Gary sent in a link to this story at www.dailymail.co.uk/sciencetech/article-9192955/ … but you can also read it at https://phys.org/news/2021-01-geological-phenomenon-widening-atlantic-oc… … but the Daily Mail has more pictures. Apparently, we are told, an upsurge of 'matter' from deep within the earth's crust may be pulling the continents of North and South America further apart from Europe and Africa, according to a new research study at www.nature.com/articles/s41586-020-03139-x … This is classic Plate Tectonics theory, in one way, as the claim is the movement is just 4cm per year, but apparently undetectable by GPS systems. It is a very uniformitarian process, such a small movement. Very slow. Don't want to upset the plebs. The Mid Atlantic Ridge was the centre of the research, and its tectonic processes. This is thought to be the dividing line between the widening process. One side of it moving eastwards and the other side moving westwards, with a dribble of new lava from the innards of the earth a constant feature on the ridge. In fact, the ridge is where the whole concept of Plate Tectonics development, back in the late 1950s and early 1960s. It seemed fairly easy to think in terms of movement either side of the ridge as they discovered magnetic stripes on the ocean floor. Of course, the same evidence would apply if the earth was expanding as after all there are no obvious subduction zones on either side of the Atlantic. In fact, the opposite as there are large submerged continental shelf systems off western Europe and North America. Does this mean the Pacific is shrinking?
The main point to take from this research is that the process of how the Atlantic expands has been something of a mystery. You would not know that from textbooks or forums discussing geological processes. They always claim they know how it works and Joe Public should just accept the story line. However, this study makes clear that the process is and has been a mystery – and there are other ones they have to explain, but are currently under wraps. Kept out of sight in case it breeds scepticism. One of those is obviously how the Atlantic expands but the earth doesn't grow.

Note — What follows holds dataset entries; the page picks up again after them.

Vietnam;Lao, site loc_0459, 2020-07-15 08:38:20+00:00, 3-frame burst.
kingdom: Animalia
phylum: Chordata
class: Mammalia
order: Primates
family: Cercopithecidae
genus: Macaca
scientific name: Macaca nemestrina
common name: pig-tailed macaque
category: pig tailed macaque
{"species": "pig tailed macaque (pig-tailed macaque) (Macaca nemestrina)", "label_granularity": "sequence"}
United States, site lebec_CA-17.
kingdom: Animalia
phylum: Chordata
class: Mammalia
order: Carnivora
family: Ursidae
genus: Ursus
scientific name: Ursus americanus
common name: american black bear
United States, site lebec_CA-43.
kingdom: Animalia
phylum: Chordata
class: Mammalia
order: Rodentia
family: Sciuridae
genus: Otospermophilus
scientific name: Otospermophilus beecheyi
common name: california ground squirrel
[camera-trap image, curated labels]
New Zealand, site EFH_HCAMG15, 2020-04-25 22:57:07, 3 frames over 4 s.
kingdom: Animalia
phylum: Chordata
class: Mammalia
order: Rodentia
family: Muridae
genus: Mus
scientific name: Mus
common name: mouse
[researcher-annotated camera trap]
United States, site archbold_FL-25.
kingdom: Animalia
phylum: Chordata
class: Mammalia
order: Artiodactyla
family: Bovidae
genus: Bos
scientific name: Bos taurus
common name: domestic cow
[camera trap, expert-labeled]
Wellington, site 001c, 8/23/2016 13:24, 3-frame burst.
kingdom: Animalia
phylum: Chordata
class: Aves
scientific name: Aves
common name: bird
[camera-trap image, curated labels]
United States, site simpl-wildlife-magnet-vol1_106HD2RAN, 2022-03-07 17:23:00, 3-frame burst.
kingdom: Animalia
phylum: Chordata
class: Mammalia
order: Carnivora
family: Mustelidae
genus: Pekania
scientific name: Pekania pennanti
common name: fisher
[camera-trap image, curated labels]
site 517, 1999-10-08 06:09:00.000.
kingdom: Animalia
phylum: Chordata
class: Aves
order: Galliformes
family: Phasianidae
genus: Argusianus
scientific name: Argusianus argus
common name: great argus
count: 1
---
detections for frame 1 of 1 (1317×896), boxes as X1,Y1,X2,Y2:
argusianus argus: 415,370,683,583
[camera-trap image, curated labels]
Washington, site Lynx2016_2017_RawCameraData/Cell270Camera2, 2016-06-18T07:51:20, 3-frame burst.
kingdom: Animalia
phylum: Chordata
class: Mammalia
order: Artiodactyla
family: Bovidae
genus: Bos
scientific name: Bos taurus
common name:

A team of scientists spent ten weeks at sea in the vicinity of the Mid Atlantic Ridge and documented evidence of upwelling from below. In Plate Tectonics theory as it is currently being taught, the new seabed material, or old fashioned lava, come from a region around 60m below the crust. In the new study they claim it comes from 600m below, a big difference. The research itself is excellent, and if geology is your interest, well worth a read at the Nature link. One wonders how much of the upwelling has to do with volcanic processes as we know that islands can appear, and disappear, along the ridge. Is it really proof of widening? Another problem, not mentioned, is that a study a few years ago was insistent that a great deal of the Atlantic seafloor was no older than the Cretaceous – and we all know how that ended. Is there any evidence of a slow process of spread on the sea floor dateable to different periods, such as the Miocene, Pliocene, or Pleistocene. The process over time should be visible rather than just assumed by theory.
Over at https://tallbloke.wordpress.com/2021/01/23/earths-outer-shell-ballooned-… … around 3 billion years ago, we are told, the crustal shell of the earth ballooned in what was a massive growth spurt. Does this mean the earth suddenly expanded, or just the continental masses. See also www.livescience.com/earths-crust-growth-spurt.html … crust is a buoyant material sitting on the Mantle. This means it consistently gets an injection of new material rising up from below – from the Mantle. Well, that may explain the first study [above] but a constant addition to the crust is not evidence of Plate Tectonics. Have they really explained one geological mystery or do they need to come up with an explanation that includes several, now admitted, geological mysteries. How substantial is the Plate Tectonics theory – and note the term theory is still applied. Just asking – with tongue in cheek.